O ex-banqueiro Daniel Vorcaro, proprietário do Banco Master, consultou o ministro Alexandre de Moraes, do Supremo Tribunal Federal (STF), sobre a necessidade de deixar o Brasil dois dias antes de ser detido pela Polícia Federal (PF). O episódio ocorreu quando Vorcaro tentava embarcar em uma aeronave particular com destino a Dubai.
As mensagens foram originalmente divulgadas pelo jornal O Estado de S. Paulo. Posteriormente, o ministro André Mendonça retirou o sigilo da apuração conduzida pela corporação policial.
Em 15 de novembro de 2025, Vorcaro enviou ao magistrado: “Acha que segunda já tenho que estar fora?”. Na sequência da comunicação, acrescentou: “Aquele mesmo juiz Ricardo? E o (Gabriel) Galípolo (presidente do Banco Central) tá sabendo?
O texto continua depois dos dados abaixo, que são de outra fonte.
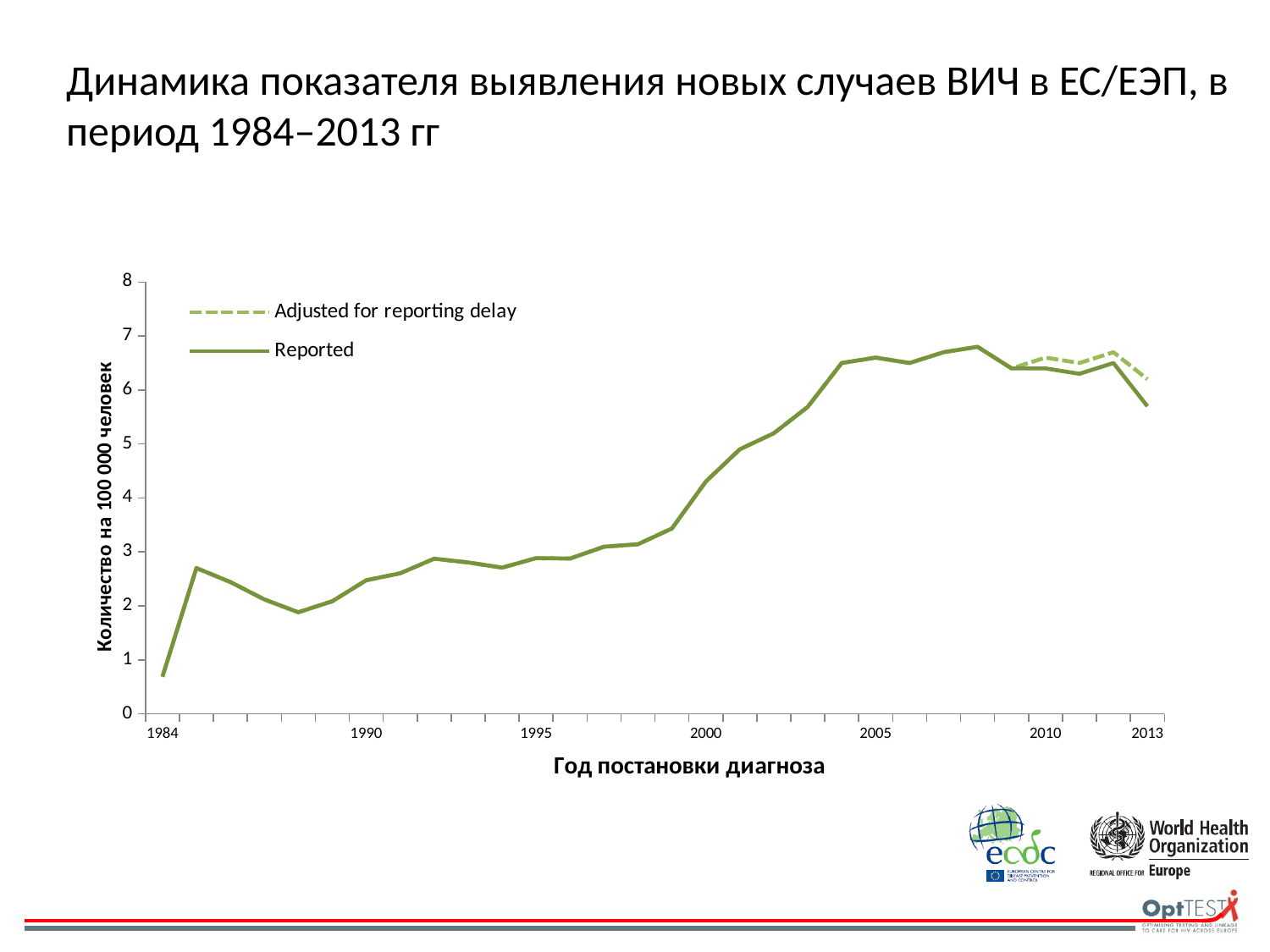
What is the title of the x axis? Год постановки диагноза What kind of chart is shown on the slide? line chart Which year has the lowest Reported value? 1984 Is the Reported value for 2005 greater or less than 6? greater Is the Reported value for 2013 greater or less than 6? less Is the Reported value for 1984 greater or less than 1? less Which series is drawn with a dashed line? Adjusted for reporting delay Does the Reported line rise or fall between 1999 and 2004? rise How many series does the legend list? 2 Which is larger, the Reported value for 2000 or for 1990? 2000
Conseguimos fazer algo?”. No dia seguinte, véspera do cumprimento do mandado prisional, o ex-banqueiro perguntou: “Você acha que existe alguma chance disso acontecer amanhã de manhã?”.
Conforme o relatório da Polícia Federal, o teor dos diálogos indica que Moraes repassava a Vorcaro dados sobre a Operação Compliance Zero, incluindo datas e horários de diligências previstas.
O documento também registra que o ministro teve acesso ao contrato de R$ 131 milhões firmado entre o ex-banqueiro e o escritório de advocacia de sua esposa, Viviane Barci de Moraes. Em nota, a banca informou que seu setor de compliance solicitou ao ministro, na condição de cônjuge da sócia-diretora, esclarecimentos sobre eventuais impedimentos legais para a contratação, como processos sob sua relatoria no STF.
Diante das apurações sobre um suposto pedido de blindagem ao ex-banqueiro feito à Procuradoria-Geral da República e à direção da PF, o ministro André Mendonça avalia apresentar ao presidente da corte, Edson Fachin, um pedido de abertura formal de investigação contra Moraes. O Banco Central não emitiu pronunciamento a respeito da menção a Gabriel Galípolo.